= Beihai Commandery =

Historic commandery of China

Beihai Commandery (北海郡) was a historical commandery of China, located in present-day northern Shandong province.

Beihai was created during Emperor Jing of Han's reign. According to Zhou Zhenhe, Beihai was likely established on six counties from Jiaoxi Kingdom, and gradually expanded its borders over the rest of Western Han as marquessates from neighboring kingdoms were added to the commandery. In late Western Han, it covered 26 counties and marquessates: Yingling (營陵), Jukui (劇魁), Anqiu (安丘), Zhi (瓡), Chunyu (淳于), Yi (益), Pingshou (平壽), Ju (劇), Duchang (都昌), Pingwang (平望), Pingdi (平的), Liuquan (柳泉), Shouguang (壽光), Lewang (樂望), Rao (饒), Zhen (斟), Sangdu (桑犢), Pingcheng (平城), Mixiang (密鄉), Yangshi (羊石), Ledu (樂都), Shixiang (石鄉), Shangxiang (上鄉), Xincheng (新成), Chengxiang (成鄉) and Jiaoyang (膠陽). The population in 2 AD was 593,159, or 127,000 households.

In early Eastern Han, the neighboring commanderies Zichuan, Gaomi and Jiaodong were merged into Beihai. In 52, it became a kingdom, and was gifted to Liu Xing (劉興), who was the adopted son of Liu Zhong (劉仲), a brother of the Emperor Guangwu, as his fief. His descendants held the kingdom until 206, when it was converted to a commandery again. The Book of Later Han recorded 7 kings of Beihai:

- Liu Xing (興), King Jing (靖) of Beihai, 52–65;
- Liu Mu (睦), King Jing (敬) of Beihai, 65–76;
- Liu Ji (基), King Ai (哀) of Beihai, 76–90;
- Liu Wei (威), 90–97;
- Liu Pu (普), King Qing (頃) of Beihai, 107–125;
- Liu Yi (翼), King Gong (恭) of Beihai, 125–140;
- King Kang (康) of Beihai, 140–?

In 140 AD, the kingdom administered 18 counties and marquessates: Ju, Yingling, Pingshou, Duchang, Anqiu, Chunyu, Pingchang (平昌), Zhuxu (朱虛), Dong'anping (東安平), Gaomi (高密), Chang'an (昌安), Yi'an (夷安), Jiaodong (膠東), Jimo (即墨), Zhuangwu (壯武), Xiami (下密) and Ting (挺).
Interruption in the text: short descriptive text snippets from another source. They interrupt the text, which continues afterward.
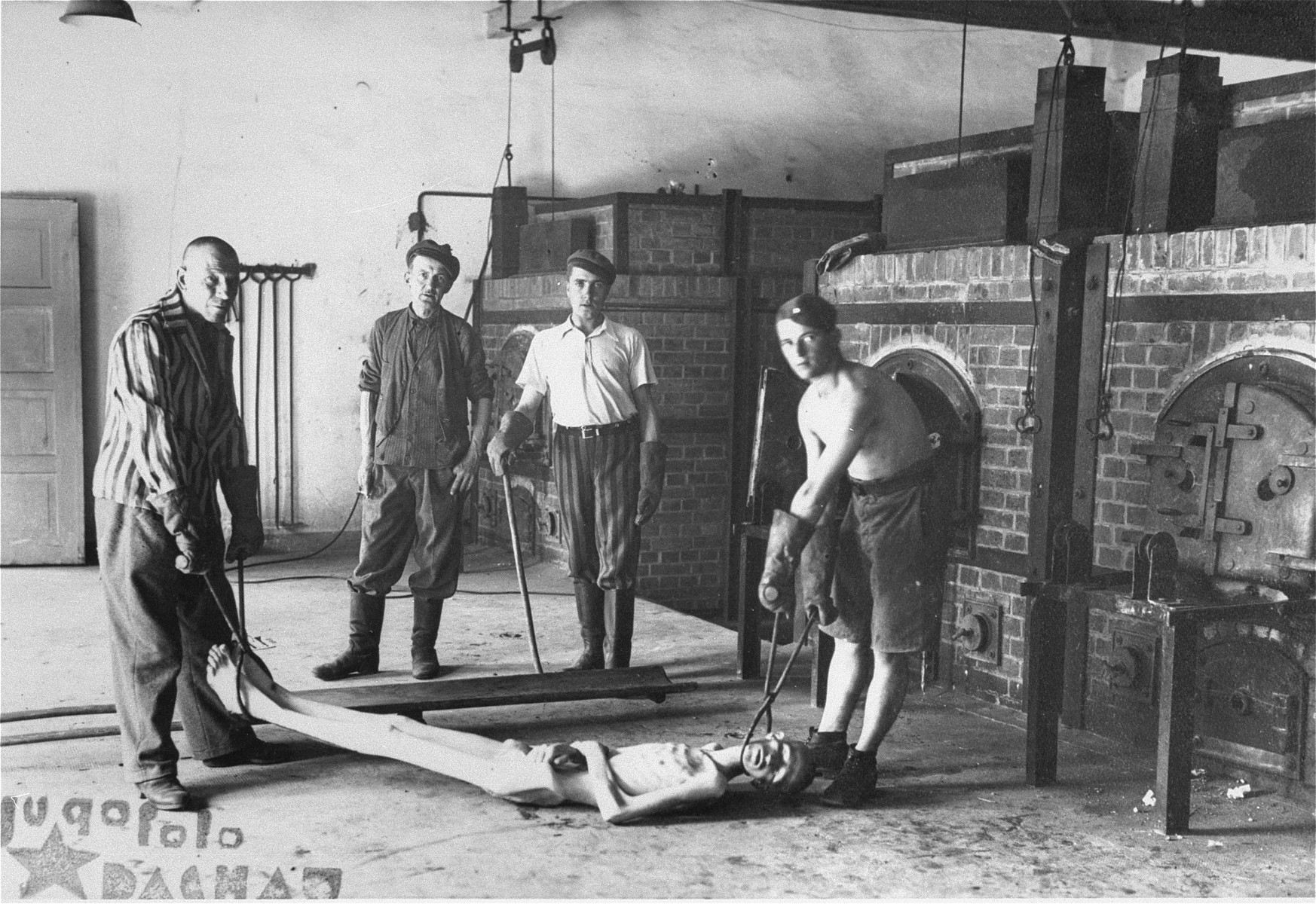 Survivors of the Dachau concentration camp demonstrate the operation of the crematorium by preparing a corpse to be placed into one of the ovens.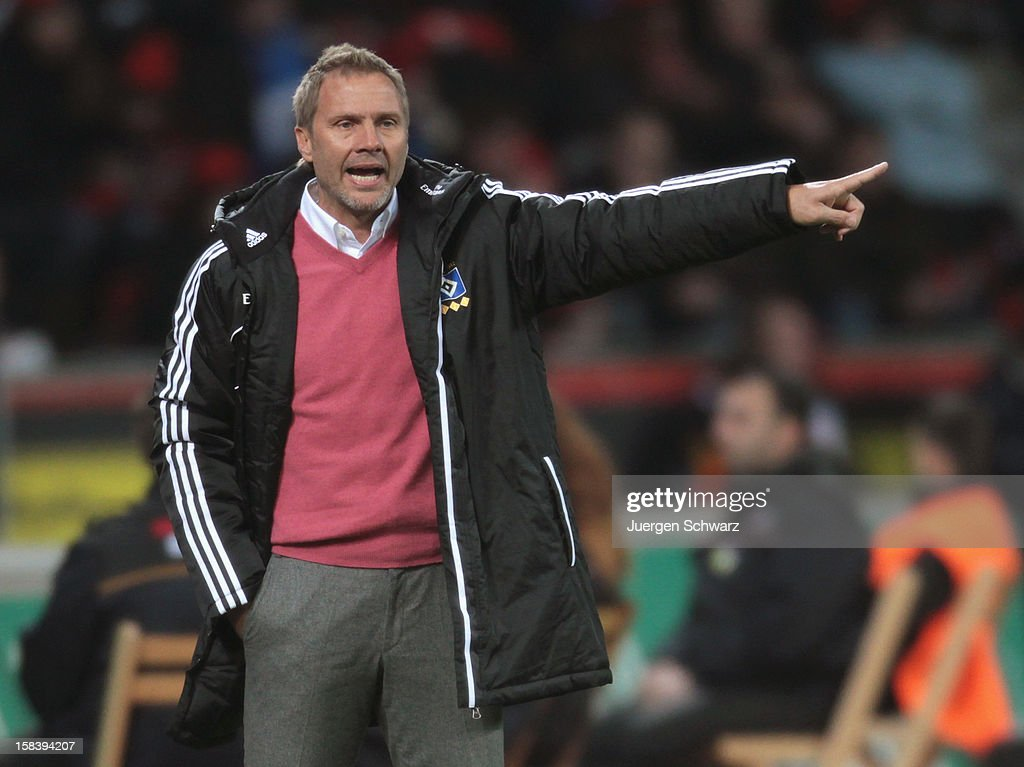 Headcoach <a gi-track='captionPersonalityLinkClicked' href=/galleries/search?phrase=Thorsten+Fink&family=editorial&specificpeople=2381735 ng-click='$event.stopPropagation()'>Thorsten Fink</a> of Hamburg gestures during the Bundesliga match between Bayer Leverkusen and Hamburger SV at BayArena on December 15, 2012 in Leverkusen, Germany.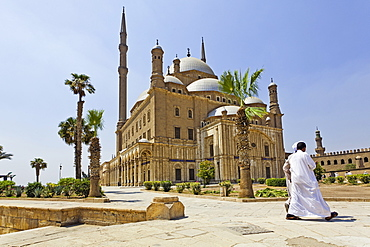 Man walking outside mosque of Muhammad Ali in Citadel, Cairo, Egypt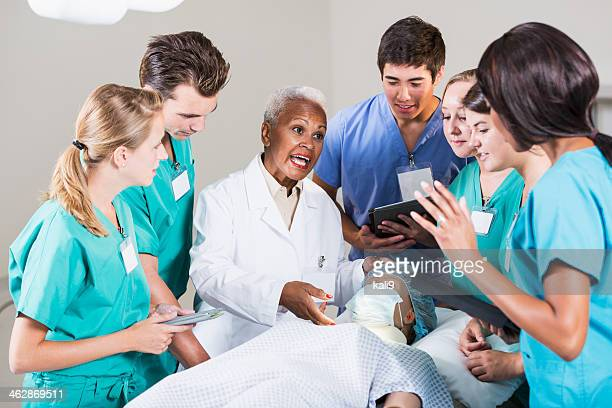 Doctor with group of medical students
The population was 853,604, or 158,641 households. ] Kong Rong was a noted governor during the Late Han dynasty - he later surrendered the territory to Yuan Tan.

From Cao Wei to Jin dynasties, Beihai's territory was much reduced, as a number of new commanderies including Gaomi, Chengyang (城陽) and Pingchang was created. In Liu Song dynasty, Beihai covered 6 counties (Duchang, Jiaodong, Ju, Jimo, Xiami, Pingshou) and had a population of 35,995, in 3,968 households. During Emperor Ming of Song's reign, the region was conquered by Northern Wei along with the rest of Song territories north of Huai River. The commandery was abolished in early Sui dynasty.

In Sui and Tang dynasties, Beihai Commandery became an alternative name of Qing Prefecture. In 741, there were 7 counties, namely Yidu, Linzi, Qiansheng (千乘), Shouguang, Linqu, Bochang (博昌) and Beihai. The population was 402,704, in 73,148 households.